Ahora ella tenía la pelota. Brett se había quitado la camisa y ella podía ver el sudor correr por su pecho, distrayéndola. Cerró los ojos y lanzó a ciegas.
Ocho a cinco.
La partida se puso seria. Brett inició una excitante táctica de distracción.
– Vas a ser mía esta noche -dijo él.
Ella falló el tiro.
Brett recogió el balón y lanzó. La diferencia se acortaba. Diez a nueve para ella.
– No hay motivos para lamentarse -dijo él mientras sus ojos azules chispeaban.
A ella no le gustaba que la considerara tan fácil. Tendría que esforzarse al máximo. Por los dos.
Ella intentó recuperar la pelota por orgullo, pero él fue más rápido y marcó. Empate a diez.
Ella perdió su siguiente oportunidad, Brett le quitó el balón y lanzó, pero ella consiguió detenerlo.
– Vas a invitarme a pizza.
– Voy a hacerte gritar.
Ella sabía que podía ganarle y lanzó, pero el tiró rebotó contra el aro. Brett recogió el rebote y no falló.
Se secó el sudor de la frente con la mano y dijo mientras sus ojos brillaban.
– Eres mía, cariño.
Francesca pensó por un momento en negarse, pero no pudo.
Estaban sirviendo la tarta cuando ellos se deslizaron por una puerta lateral.
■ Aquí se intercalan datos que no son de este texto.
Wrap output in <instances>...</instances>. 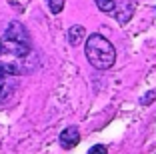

Nadie pareció notar su marcha y Francesca, arrastrada de la muñeca por Brett, no vio a ninguno de sus hermanos excepto a Cario, solo, en el jardín.
El coche de Brett ardía aunque él había puesto el aire acondicionado a la máxima potencia. Francesca sabía que no era sólo el aire lo que estaba caliente. El deseo los invadía a los dos. Brett le pasó una mano por el muslo posesivamente y un escalofrío recorrió su cuerpo.
– Brett…
– Nada de charla. Enseguida llegamos.
Ella notaba el pulso golpeándole en las muñecas y también en un punto muy cercano al que Brett acariciaba con la mano.
Se detuvo en el parking y él se vio tirando otra vez de ella mientras se dirigían a su apartamento.
Por un momento ella recordó la noche anterior, cuando él iba a darle una lección. Cuando llegaron a la puerta, Francesca sintió un nudo en la garganta y tosió.
Brett se detuvo y la miró. Su mirada estaba llena de deseo.
– ¿Estás bien?
No estaba segura. ¿Era mala idea hacer el amor con él otra vez?
– Estoy pegajosa -dijo ella, intentando ganar tiempo.
El la miró y su mirada decía que no se iba a escapar con tanta facilidad.